• [Passage]:
- - -
I'll be publishing a fix soon. That a bunch for those comments.

> If we are talking about the encapsulating packet, sure. Is there any reason that the label in the raw packet would be changed?
But that's the core problem we'll have to solve. This draft aims specifically at removing the extra encapsulation that consumes octets and thereby battery.

If we have no extra encaps then there is no outer flow label to play with; we have to use the 'end to end' flow label that is not 'end to end 'anymore but has 2 separate lives, one within the LLN and one in the Internet as we know it.

Remarks there:
- RFC 6553 is a definite no go in the fringe. When you're spending considerable efforts to save a single bit in a standard like ISA100.11a, WiHART or the equivalent IEC versions, you do not think for a minute of adding 20 bits that have to look like random. Rather, you ask whether you really want IPv6 in that world at all. Guess what, WiHART went without IP.
- The extra encaps is certainly a major concern for ZigbeeIP people as well, and the main reason why we published draft-hui-6man-rpl-headers .
- - -
• [Data segment]:
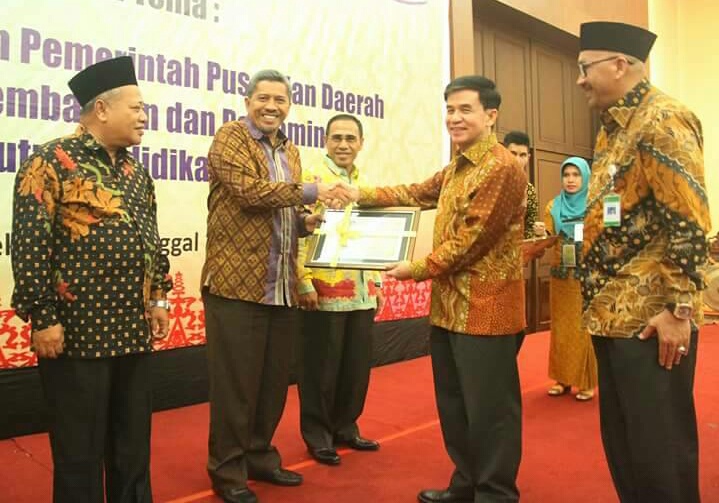 SMPS Islamec Center Siak Raih Penghargaan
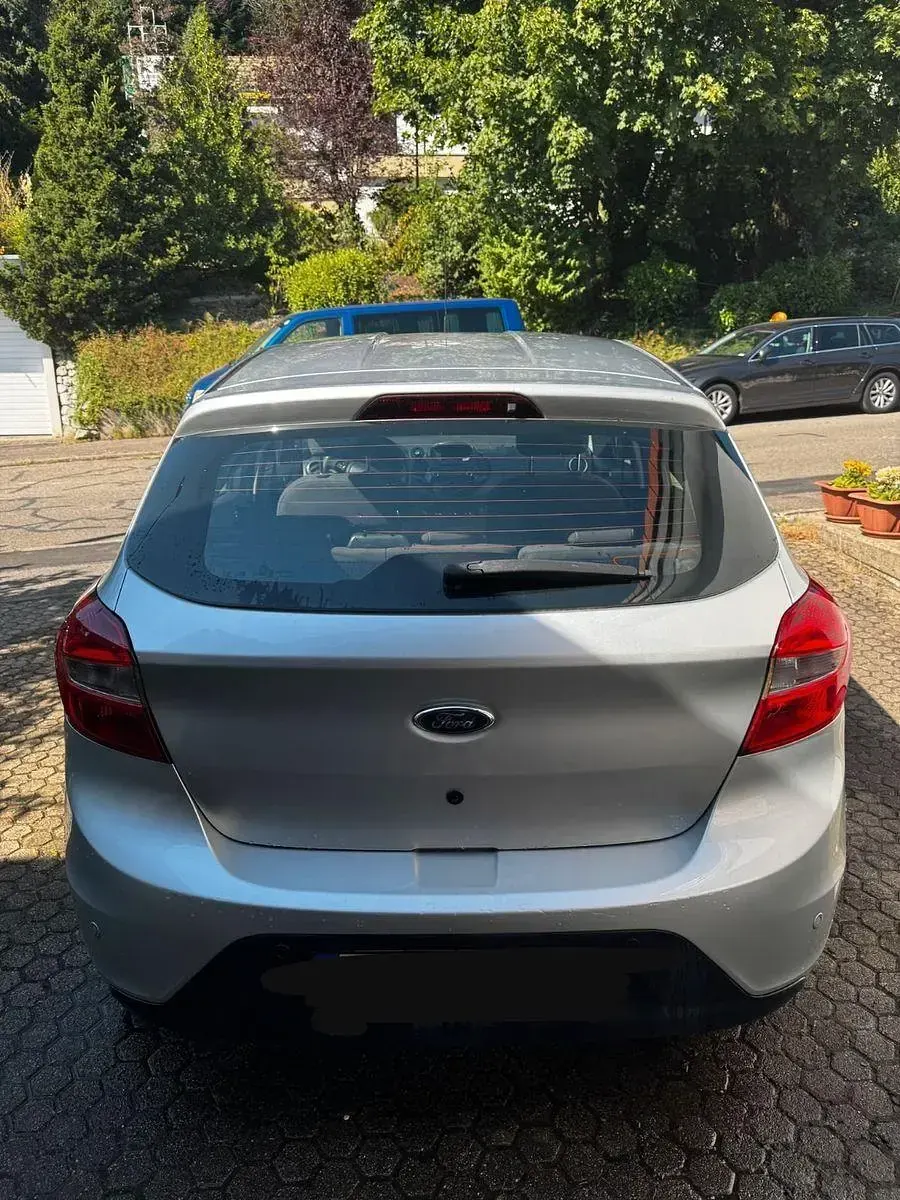 Gebraucht Ford Ka Cool & Sound Edition 86 PS (63 kW) 2018 Silber Limousine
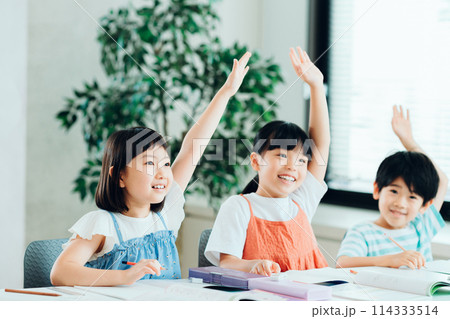 学習塾で勉強する小学生。 114333514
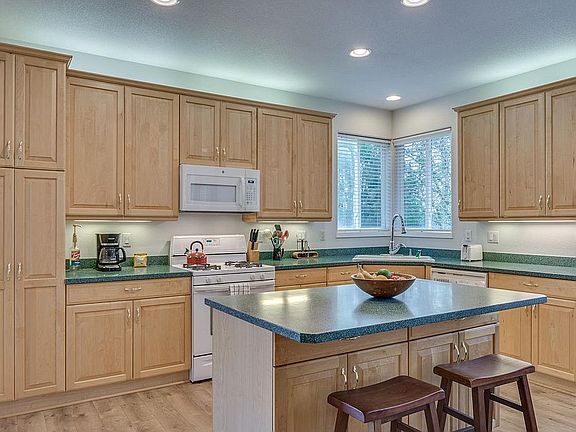 5th image of 15706 NE 18th Ave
- - -
• [Requirement 1]: List every term in the flow label message that contains a numeral.
• [Requirement 2]: Extend the message about flow labels and extra encapsulation from where it stops.

• [Response box 1]:
RFC 6553
ISA100.11a
IPv6
draft-hui-6man-rpl-headers

• [Response box 2]:
- RFC 6553 was designed with a certain mind set that's focused on the benefit for the Internet core but ignores the fringe that's building at the edge. My conclusion is that we must ensure that it is respected in the domain where it is designed to apply, and the draft tries to reach that goal. You'll note that the fringe has a potential to represent orders of magnitude more devices (dare I call those hosts or routers?) than the Internet as we know it.
- Evolution is the key for survival. I've been advocating for (more than 5) years that IPv6 can evolve and be relevant in the fringe; did that at Cisco Networkers, Emerson Exchange,  ETSO M2M, and ISA/IEC SDO meetings. Please do not prove me wrong.

Cheers,

Pascal

-----Original Message-----
From: Brian E Carpenter [mailto:brian.e.carpenter@gmail.com] 
Sent: mardi 8 mai 2012 11:53
To: Pascal Thubert (pthubert)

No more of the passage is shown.